Instructions to follow:
Retype the listing found below exactly, but leave out each picture.

(Data provided Opens)

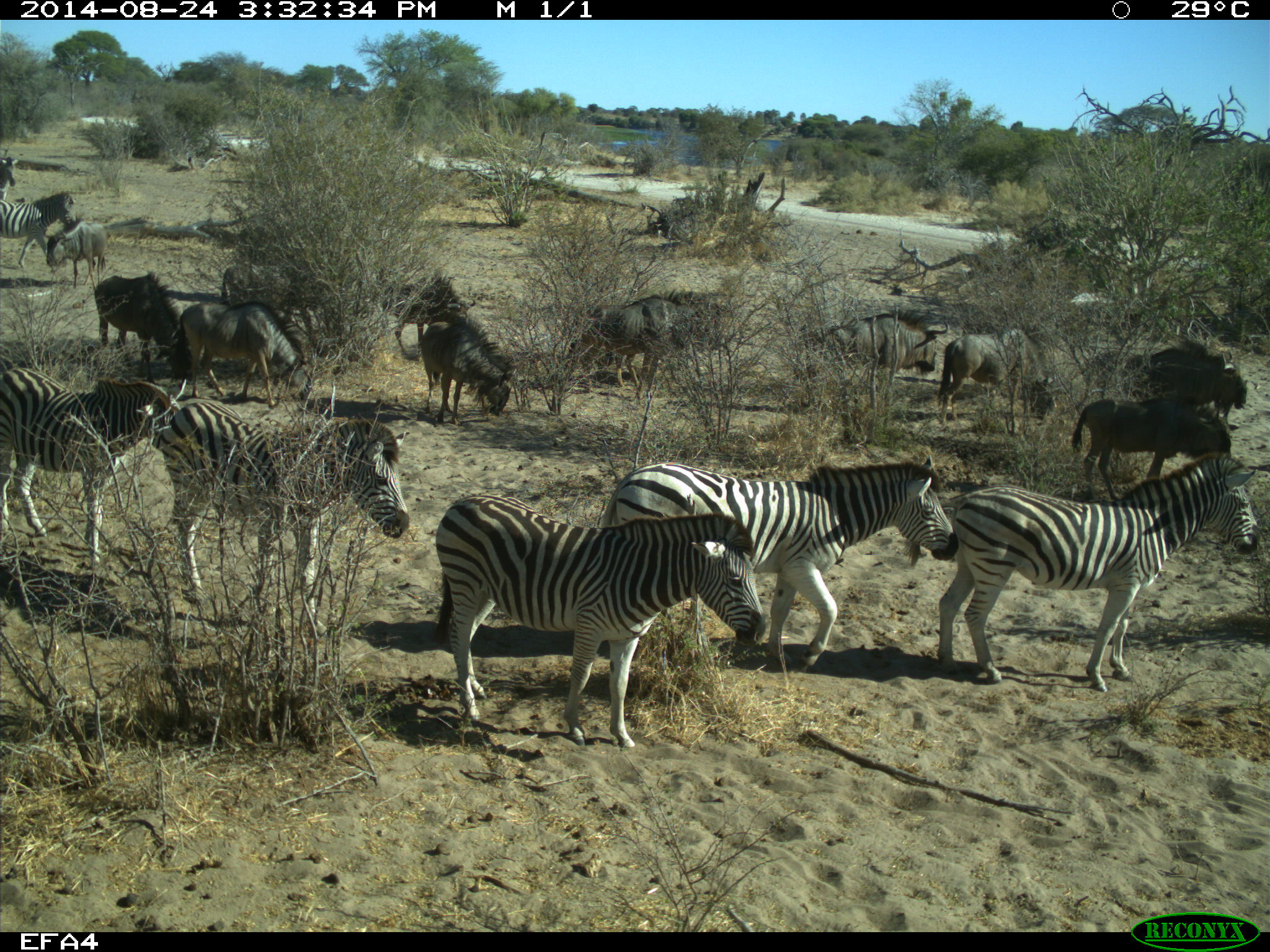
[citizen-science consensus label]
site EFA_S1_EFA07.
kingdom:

(Data provided Closes)

Task response:
[citizen-science consensus label]
site EFA_S1_EFA07.
kingdom:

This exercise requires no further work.